◆ Goals:
• A. Transcribe a portion of the alignment instructions. Begin at the words "To begin, select" and stop after "PiFinder is misaligned.".
• B. Answer the following from the alignment instructions:
(i) Which keys zoom the star chart in and out?
(ii) How wide is the camera's field?
(iii) What kind of object cannot be used for alignment?
• C. According to the alignment instructions, why does the reticle normally sit off to one side of the star chart rather than in the center?

◆ Extract to read:
========================================
To begin, select ‘Align’ from the ‘Start’ menu.
You’ll see a rendered star chart with constellation lines showing the sky PiFinder is currently seeing. If you instead see a message about not having a solve, return to the focus section above.
The current alignment point is marked with a Telrad-style reticle. As you move your telescope the chart updates, and you can zoom in and out with the +/- keys.
Note
The reticle marks where your telescope is pointing within the camera’s wide 10° field, so it normally sits off to one side rather than in the center. That’s expected and does not mean your PiFinder is misaligned.
Now align in a few steps:
Pick a star you can easily recognize — a bright star, or one in a distinctive constellation or asterism. Any naked-eye star works, but you can’t align on a planet. Point your telescope at it and roughly center it in your eyepiece.
Look at the PiFinder screen and find that star plotted there. Use the +/- keys to zoom out if it helps you identify it.
========================================
◆ A run of records:
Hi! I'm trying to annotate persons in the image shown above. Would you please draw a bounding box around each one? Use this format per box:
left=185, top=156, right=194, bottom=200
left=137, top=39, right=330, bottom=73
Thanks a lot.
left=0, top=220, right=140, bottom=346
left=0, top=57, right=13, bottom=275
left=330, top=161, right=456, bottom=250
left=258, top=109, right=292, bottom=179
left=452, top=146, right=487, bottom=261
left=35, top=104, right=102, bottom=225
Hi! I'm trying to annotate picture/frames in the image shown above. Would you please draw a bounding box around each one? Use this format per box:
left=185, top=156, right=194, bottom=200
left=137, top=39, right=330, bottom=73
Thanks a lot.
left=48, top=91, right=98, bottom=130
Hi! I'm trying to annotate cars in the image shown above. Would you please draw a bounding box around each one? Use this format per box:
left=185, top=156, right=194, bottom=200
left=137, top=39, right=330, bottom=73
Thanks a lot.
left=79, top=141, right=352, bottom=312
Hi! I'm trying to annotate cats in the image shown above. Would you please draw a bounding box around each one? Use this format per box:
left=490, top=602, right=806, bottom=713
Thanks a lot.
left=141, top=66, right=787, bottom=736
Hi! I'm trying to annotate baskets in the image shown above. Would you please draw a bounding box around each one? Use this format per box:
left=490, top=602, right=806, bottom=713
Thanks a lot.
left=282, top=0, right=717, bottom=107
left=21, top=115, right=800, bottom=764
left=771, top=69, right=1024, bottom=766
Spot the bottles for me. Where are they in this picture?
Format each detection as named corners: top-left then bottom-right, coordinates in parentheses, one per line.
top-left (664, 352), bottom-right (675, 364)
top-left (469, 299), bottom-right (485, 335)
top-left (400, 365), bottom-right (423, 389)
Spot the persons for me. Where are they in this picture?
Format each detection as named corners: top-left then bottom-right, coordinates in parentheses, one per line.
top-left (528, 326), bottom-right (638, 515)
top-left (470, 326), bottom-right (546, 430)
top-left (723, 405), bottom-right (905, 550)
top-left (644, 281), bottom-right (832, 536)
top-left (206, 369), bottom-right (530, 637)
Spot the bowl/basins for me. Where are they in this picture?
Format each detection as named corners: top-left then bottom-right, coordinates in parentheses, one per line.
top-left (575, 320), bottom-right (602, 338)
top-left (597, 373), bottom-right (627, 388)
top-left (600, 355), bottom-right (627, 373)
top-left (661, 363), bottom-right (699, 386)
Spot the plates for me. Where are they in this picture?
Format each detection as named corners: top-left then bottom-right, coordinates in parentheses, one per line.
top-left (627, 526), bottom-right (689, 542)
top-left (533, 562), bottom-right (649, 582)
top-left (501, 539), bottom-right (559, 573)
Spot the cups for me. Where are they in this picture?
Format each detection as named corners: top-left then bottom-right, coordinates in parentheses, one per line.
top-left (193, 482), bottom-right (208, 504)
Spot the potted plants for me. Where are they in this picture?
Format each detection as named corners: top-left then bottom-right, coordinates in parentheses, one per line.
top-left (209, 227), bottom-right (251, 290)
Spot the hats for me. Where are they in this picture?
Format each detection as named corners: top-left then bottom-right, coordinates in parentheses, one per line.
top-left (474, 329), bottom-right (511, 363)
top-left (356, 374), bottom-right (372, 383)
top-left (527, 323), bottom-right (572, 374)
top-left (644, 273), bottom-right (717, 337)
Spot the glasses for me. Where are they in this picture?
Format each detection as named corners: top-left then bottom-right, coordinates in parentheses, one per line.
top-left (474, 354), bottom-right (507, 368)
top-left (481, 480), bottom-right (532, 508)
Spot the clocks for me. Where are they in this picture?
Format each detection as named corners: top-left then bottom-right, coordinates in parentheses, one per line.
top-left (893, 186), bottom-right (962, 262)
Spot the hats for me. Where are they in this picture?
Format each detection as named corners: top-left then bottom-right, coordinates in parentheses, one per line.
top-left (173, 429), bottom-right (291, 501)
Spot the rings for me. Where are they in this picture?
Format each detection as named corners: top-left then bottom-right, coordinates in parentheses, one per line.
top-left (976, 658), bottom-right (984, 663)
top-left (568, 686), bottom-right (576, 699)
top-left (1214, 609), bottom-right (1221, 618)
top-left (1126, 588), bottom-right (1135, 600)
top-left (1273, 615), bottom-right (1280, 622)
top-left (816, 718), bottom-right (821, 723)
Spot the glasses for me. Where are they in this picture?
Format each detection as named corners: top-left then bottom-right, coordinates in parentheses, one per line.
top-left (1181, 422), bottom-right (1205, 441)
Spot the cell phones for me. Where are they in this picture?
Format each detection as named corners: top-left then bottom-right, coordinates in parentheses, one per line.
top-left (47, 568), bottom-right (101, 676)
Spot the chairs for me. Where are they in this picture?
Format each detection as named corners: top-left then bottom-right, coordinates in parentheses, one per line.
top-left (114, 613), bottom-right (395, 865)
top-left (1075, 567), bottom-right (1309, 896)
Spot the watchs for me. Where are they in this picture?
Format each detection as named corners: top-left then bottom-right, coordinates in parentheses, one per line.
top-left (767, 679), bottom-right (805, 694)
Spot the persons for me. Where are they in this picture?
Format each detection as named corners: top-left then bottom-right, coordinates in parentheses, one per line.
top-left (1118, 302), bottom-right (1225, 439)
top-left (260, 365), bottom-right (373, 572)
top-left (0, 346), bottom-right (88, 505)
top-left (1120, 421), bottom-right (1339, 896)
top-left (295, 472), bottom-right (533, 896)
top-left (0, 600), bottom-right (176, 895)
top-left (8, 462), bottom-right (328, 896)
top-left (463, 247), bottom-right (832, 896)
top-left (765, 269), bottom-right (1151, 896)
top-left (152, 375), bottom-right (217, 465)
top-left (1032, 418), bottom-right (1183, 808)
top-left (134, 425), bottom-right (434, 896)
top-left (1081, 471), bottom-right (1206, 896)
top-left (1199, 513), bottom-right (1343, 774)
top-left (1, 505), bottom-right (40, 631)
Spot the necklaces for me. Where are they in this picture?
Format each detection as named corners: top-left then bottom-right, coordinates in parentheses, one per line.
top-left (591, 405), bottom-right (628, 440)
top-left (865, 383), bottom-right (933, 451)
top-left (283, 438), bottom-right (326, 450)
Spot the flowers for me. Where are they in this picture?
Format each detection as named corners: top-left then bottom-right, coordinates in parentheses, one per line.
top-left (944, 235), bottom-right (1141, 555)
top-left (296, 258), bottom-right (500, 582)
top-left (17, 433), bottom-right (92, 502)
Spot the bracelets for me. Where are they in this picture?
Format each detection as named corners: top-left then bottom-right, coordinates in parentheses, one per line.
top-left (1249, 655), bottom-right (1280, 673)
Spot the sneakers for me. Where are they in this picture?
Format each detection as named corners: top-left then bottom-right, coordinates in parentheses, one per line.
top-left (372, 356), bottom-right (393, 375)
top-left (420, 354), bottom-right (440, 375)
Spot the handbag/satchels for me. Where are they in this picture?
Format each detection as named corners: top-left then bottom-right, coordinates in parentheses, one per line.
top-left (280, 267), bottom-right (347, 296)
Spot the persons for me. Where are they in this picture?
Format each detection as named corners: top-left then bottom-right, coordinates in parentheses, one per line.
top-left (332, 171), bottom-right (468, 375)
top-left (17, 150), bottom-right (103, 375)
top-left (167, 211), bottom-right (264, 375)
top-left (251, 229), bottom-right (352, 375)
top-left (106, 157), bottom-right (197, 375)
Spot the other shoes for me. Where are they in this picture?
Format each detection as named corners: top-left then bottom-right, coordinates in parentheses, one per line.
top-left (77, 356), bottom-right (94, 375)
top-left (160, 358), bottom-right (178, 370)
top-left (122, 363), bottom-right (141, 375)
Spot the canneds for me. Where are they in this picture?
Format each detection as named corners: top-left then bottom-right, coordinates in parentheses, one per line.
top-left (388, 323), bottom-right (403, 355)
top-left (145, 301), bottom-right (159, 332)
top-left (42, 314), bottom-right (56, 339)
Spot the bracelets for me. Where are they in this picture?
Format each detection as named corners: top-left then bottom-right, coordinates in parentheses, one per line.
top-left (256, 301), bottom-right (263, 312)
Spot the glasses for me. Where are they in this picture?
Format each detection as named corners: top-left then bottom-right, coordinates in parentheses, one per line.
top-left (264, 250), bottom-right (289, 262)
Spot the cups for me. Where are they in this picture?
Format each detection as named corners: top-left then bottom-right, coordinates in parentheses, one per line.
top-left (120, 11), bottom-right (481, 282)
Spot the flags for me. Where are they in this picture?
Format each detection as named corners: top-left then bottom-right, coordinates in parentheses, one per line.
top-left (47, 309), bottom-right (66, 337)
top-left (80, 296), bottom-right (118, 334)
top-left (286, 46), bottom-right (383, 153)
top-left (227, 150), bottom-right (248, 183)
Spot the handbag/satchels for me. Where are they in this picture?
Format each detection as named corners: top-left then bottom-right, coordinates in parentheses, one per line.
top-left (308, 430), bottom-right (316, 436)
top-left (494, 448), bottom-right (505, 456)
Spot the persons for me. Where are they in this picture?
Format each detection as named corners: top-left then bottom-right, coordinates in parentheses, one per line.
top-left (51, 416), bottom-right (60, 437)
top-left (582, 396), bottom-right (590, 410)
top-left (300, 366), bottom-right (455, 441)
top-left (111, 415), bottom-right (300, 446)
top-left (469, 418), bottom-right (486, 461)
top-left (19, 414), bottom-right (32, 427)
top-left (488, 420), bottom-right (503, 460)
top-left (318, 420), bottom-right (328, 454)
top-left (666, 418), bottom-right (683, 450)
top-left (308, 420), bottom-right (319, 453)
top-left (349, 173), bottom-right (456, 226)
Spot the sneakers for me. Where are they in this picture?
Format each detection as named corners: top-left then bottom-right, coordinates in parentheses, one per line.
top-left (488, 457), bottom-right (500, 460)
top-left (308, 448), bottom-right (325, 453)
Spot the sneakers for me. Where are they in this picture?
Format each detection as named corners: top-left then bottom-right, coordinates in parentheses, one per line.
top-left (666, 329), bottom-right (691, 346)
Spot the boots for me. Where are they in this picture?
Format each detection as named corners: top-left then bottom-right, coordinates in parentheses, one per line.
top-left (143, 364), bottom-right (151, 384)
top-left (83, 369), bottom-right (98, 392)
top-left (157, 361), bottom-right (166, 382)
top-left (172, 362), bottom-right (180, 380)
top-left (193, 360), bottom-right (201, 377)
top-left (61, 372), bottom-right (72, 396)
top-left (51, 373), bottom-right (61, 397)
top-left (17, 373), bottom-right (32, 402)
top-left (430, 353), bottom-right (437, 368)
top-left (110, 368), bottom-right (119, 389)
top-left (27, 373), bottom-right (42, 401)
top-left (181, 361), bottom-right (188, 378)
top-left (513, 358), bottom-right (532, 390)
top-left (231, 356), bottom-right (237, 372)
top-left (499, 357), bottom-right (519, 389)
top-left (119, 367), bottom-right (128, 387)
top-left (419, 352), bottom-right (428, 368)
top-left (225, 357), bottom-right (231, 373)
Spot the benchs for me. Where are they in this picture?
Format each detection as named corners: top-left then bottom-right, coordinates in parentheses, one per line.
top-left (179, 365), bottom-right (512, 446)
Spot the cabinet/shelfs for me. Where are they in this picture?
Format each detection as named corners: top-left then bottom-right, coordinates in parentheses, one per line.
========================================
◆ Solutions to the tasks:
• A.
To begin, select ‘Align’ from the ‘Start’ menu.
You’ll see a rendered star chart with constellation lines showing the sky PiFinder is currently seeing. If you instead see a message about not having a solve, return to the focus section above.
The current alignment point is marked with a Telrad-style reticle. As you move your telescope the chart updates, and you can zoom in and out with the +/- keys.
Note
The reticle marks where your telescope is pointing within the camera’s wide 10° field, so it normally sits off to one side rather than in the center. That’s expected and does not mean your PiFinder is misaligned.

• B.
(i) The +/- keys.
(ii) 10°.
(iii) A planet.

• C. The reticle marks where the telescope is pointing within the camera's wide 10° field, so it normally appears off to one side. This is expected and does not mean the PiFinder is misaligned.